■ Excerpted text:

- Ryuk, drawn by Takeshi Obata
- First appearance: Chapter 1: "Boredom" (退屈, Taikutsu) (2004)
- Created by: Tsugumi Ohba; Takeshi Obata;
- Voiced by: Nakamura Shidō II (Japanese, anime and films); Jun Fukushima (Japanese, TV drama); Brian Drummond (English, anime and films); Willem Dafoe (American film);
- Portrayed by: Kōtarō Yoshida (musical); Jason Liles (American film);

In-universe information
- Species: Shinigami

= Ryuk (Death Note) =

Fictional character from Death Note

Ryuk (リューク, Ryūku) is a fictional character in the manga series Death Note, created by Tsugumi Ohba and Takeshi Obata. He is a Shinigami that drops a Death Note, a notebook that allows the user to kill anyone simply by knowing their name and face, into the human world to find relief from the boredom of his own realm. It is picked up by Light Yagami, a bright high school student who uses it in an attempt to create and rule a utopia cleansed of evil, with him at the helm as a "god".

In the anime adaptation, Ryuk is voiced by Nakamura Shidō in Japanese and by Brian Drummond in the English version. Both actors reprise their roles for voicing the computer-generated version of the character in the live-action films, with Jun Fukushima voicing the CG version in the live-action television drama. In the musical, Ryuk was portrayed by Kōtarō Yoshida. In the American live-action film adaptation Jason Liles played the character in costume while Willem Dafoe provided the voice acting and facial motion capture.

Dataset excerpts:

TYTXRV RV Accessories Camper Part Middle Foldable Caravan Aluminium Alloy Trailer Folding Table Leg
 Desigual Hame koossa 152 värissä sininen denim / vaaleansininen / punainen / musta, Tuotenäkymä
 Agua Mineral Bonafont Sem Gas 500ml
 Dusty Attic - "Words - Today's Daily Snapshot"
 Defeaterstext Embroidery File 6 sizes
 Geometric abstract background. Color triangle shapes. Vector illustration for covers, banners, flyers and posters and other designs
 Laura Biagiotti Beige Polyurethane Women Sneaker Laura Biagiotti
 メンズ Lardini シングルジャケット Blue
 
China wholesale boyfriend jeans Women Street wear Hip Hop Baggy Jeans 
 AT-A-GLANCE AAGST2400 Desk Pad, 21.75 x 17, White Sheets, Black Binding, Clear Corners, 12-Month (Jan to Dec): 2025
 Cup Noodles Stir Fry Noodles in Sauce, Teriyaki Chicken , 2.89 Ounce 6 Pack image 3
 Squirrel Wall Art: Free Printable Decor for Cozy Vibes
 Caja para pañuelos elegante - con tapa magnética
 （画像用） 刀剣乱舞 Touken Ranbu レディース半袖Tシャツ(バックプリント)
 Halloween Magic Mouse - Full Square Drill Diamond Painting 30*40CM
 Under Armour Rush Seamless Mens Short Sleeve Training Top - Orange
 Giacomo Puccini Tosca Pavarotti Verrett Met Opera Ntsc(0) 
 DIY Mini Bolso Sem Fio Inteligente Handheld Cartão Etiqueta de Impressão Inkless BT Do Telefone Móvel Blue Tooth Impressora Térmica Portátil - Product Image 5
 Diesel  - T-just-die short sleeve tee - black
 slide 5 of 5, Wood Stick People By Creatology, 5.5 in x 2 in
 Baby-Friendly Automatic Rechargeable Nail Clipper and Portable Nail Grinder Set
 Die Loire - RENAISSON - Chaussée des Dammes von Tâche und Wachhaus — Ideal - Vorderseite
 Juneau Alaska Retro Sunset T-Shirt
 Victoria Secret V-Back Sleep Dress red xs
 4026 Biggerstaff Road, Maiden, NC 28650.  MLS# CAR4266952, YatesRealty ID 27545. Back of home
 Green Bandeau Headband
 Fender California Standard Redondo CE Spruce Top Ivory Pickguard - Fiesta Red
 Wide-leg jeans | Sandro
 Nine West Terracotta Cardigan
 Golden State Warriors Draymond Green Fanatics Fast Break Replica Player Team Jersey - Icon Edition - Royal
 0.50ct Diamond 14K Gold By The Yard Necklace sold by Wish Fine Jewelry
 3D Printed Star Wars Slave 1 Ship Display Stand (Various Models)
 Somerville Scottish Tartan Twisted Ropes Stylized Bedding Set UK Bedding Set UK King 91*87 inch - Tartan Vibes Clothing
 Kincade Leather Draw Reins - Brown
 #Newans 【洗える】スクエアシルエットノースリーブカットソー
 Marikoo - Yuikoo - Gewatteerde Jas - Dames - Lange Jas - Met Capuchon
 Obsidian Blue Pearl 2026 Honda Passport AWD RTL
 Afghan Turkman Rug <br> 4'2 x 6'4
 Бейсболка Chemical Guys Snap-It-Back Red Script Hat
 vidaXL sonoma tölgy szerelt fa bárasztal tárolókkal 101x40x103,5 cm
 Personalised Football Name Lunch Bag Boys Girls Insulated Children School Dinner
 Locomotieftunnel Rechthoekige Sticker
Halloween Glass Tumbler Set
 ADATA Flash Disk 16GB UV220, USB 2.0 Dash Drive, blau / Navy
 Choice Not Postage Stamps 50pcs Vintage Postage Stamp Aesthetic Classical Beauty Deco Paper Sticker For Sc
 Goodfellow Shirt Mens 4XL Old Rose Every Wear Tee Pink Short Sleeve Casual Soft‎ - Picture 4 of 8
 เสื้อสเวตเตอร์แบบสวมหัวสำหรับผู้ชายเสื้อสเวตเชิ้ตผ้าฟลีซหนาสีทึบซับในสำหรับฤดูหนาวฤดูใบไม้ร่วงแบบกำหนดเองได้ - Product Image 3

■ Work request 1: Condense the paragraph of the Ryuk article beginning "In the anime adaptation" into a list that keeps its main facts.
■ Work request 2: Extend the Ryuk article beyond its final sentence.

■ Task answer 1:
- Anime: Nakamura Shidō voices Ryuk in Japanese, and Brian Drummond voices him in English.
- Live-action films: both actors return to voice the computer-generated version of Ryuk.
- Live-action television drama: Jun Fukushima voices the CG version.
- Musical: Kōtarō Yoshida portrayed Ryuk.
- American live-action film: Jason Liles played Ryuk in costume, and Willem Dafoe provided the voice acting and facial motion capture.

■ Task answer 2:
==Creation and conception==
Obata said that he encountered difficulty in designing Ryuk. He said that his original idea of Ryuk consisted of Ryuk looking like a "young man similar to Light" with black hair and wings. Obata said that he had the idea of Shinigami looking like "attractive rock stars." Obata felt that if Ryuk appeared more attractive than Light, he would "appear to be the main character" and "things wouldn't work as well." Obata said that he decided to erase the previous design and use the final design in which Ryuk has a reptile-like appearance when his editor told him that Ryuk did not have to appear human. Obata said that he liked the "monster"-like appearance and added that, with his face, "you can never really tell what he is thinking." Obata said that he encountered difficulty while drawing Ryuk in the pilot chapter since he did not "have a good handle" on the "bone structure of his face." Obata said that during serialization he became "so used" to the underlying structure that he could visualize it. Obata describes Ryuk's face as appearing different between the pilot chapter and the actual Death Note series. In 13: How to Read Obata thought of an idea involving Ryuk's face being a mask, and under the mask would be an "attractive" face.

When designing Ryuk's Death Note, Obata thought about the appearance of Ryuk's handwriting. Ryuk wrote the words "Death Note" on the cover of his own notebook, and when he took possession of Sidoh's book he wrote the same words on the front cover.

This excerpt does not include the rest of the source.